TO DO: What is needed is an exact copy of every record below.
*** EXERCISE INPUT Section Begins ***
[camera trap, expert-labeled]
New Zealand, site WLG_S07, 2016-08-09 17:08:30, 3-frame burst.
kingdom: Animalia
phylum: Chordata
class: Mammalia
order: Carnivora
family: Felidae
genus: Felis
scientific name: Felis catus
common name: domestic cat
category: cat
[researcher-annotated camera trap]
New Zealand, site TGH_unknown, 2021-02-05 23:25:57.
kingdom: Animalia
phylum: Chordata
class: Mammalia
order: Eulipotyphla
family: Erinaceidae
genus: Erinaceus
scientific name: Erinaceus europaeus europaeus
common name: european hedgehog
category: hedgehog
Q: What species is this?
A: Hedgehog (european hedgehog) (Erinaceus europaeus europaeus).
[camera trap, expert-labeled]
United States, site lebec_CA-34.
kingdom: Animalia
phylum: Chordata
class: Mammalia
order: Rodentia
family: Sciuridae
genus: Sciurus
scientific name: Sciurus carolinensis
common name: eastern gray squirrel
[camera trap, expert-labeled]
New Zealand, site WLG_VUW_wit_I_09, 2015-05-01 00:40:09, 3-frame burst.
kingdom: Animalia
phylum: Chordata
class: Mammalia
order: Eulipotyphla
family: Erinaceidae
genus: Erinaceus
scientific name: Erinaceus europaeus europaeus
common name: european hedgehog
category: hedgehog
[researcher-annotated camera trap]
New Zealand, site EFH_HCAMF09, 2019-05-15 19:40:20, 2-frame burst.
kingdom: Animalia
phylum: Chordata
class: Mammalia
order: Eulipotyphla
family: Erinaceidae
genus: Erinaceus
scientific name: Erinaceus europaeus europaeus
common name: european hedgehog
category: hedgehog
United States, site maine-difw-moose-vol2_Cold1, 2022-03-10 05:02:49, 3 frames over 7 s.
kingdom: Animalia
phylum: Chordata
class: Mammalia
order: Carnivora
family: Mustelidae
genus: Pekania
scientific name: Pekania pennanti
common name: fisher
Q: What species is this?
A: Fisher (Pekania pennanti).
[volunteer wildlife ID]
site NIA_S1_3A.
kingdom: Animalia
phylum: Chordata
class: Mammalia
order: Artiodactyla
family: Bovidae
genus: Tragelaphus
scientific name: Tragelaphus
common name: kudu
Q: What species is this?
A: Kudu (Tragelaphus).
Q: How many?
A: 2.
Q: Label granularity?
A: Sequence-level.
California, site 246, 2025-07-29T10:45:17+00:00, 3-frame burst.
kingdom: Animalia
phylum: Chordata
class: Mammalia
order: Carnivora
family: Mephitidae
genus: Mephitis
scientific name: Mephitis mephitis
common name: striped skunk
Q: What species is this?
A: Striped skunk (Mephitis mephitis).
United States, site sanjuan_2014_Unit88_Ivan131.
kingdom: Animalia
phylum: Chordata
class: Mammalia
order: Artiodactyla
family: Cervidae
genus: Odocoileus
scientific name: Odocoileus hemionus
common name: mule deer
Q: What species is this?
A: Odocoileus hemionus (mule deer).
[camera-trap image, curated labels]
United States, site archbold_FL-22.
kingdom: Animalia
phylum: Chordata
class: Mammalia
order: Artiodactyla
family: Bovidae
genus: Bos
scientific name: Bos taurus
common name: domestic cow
*** EXERCISE INPUT Section Ends ***
ANSWER AREA:
[camera trap, expert-labeled]
New Zealand, site WLG_S07, 2016-08-09 17:08:30, 3-frame burst.
kingdom: Animalia
phylum: Chordata
class: Mammalia
order: Carnivora
family: Felidae
genus: Felis
scientific name: Felis catus
common name: domestic cat
category: cat
[researcher-annotated camera trap]
New Zealand, site TGH_unknown, 2021-02-05 23:25:57.
kingdom: Animalia
phylum: Chordata
class: Mammalia
order: Eulipotyphla
family: Erinaceidae
genus: Erinaceus
scientific name: Erinaceus europaeus europaeus
common name: european hedgehog
category: hedgehog
Q: What species is this?
A: Hedgehog (european hedgehog) (Erinaceus europaeus europaeus).
[camera trap, expert-labeled]
United States, site lebec_CA-34.
kingdom: Animalia
phylum: Chordata
class: Mammalia
order: Rodentia
family: Sciuridae
genus: Sciurus
scientific name: Sciurus carolinensis
common name: eastern gray squirrel
[camera trap, expert-labeled]
New Zealand, site WLG_VUW_wit_I_09, 2015-05-01 00:40:09, 3-frame burst.
kingdom: Animalia
phylum: Chordata
class: Mammalia
order: Eulipotyphla
family: Erinaceidae
genus: Erinaceus
scientific name: Erinaceus europaeus europaeus
common name: european hedgehog
category: hedgehog
[researcher-annotated camera trap]
New Zealand, site EFH_HCAMF09, 2019-05-15 19:40:20, 2-frame burst.
kingdom: Animalia
phylum: Chordata
class: Mammalia
order: Eulipotyphla
family: Erinaceidae
genus: Erinaceus
scientific name: Erinaceus europaeus europaeus
common name: european hedgehog
category: hedgehog
United States, site maine-difw-moose-vol2_Cold1, 2022-03-10 05:02:49, 3 frames over 7 s.
kingdom: Animalia
phylum: Chordata
class: Mammalia
order: Carnivora
family: Mustelidae
genus: Pekania
scientific name: Pekania pennanti
common name: fisher
Q: What species is this?
A: Fisher (Pekania pennanti).
[volunteer wildlife ID]
site NIA_S1_3A.
kingdom: Animalia
phylum: Chordata
class: Mammalia
order: Artiodactyla
family: Bovidae
genus: Tragelaphus
scientific name: Tragelaphus
common name: kudu
Q: What species is this?
A: Kudu (Tragelaphus).
Q: How many?
A: 2.
Q: Label granularity?
A: Sequence-level.
California, site 246, 2025-07-29T10:45:17+00:00, 3-frame burst.
kingdom: Animalia
phylum: Chordata
class: Mammalia
order: Carnivora
family: Mephitidae
genus: Mephitis
scientific name: Mephitis mephitis
common name: striped skunk
Q: What species is this?
A: Striped skunk (Mephitis mephitis).
United States, site sanjuan_2014_Unit88_Ivan131.
kingdom: Animalia
phylum: Chordata
class: Mammalia
order: Artiodactyla
family: Cervidae
genus: Odocoileus
scientific name: Odocoileus hemionus
common name: mule deer
Q: What species is this?
A: Odocoileus hemionus (mule deer).
[camera-trap image, curated labels]
United States, site archbold_FL-22.
kingdom: Animalia
phylum: Chordata
class: Mammalia
order: Artiodactyla
family: Bovidae
genus: Bos
scientific name: Bos taurus
common name: domestic cow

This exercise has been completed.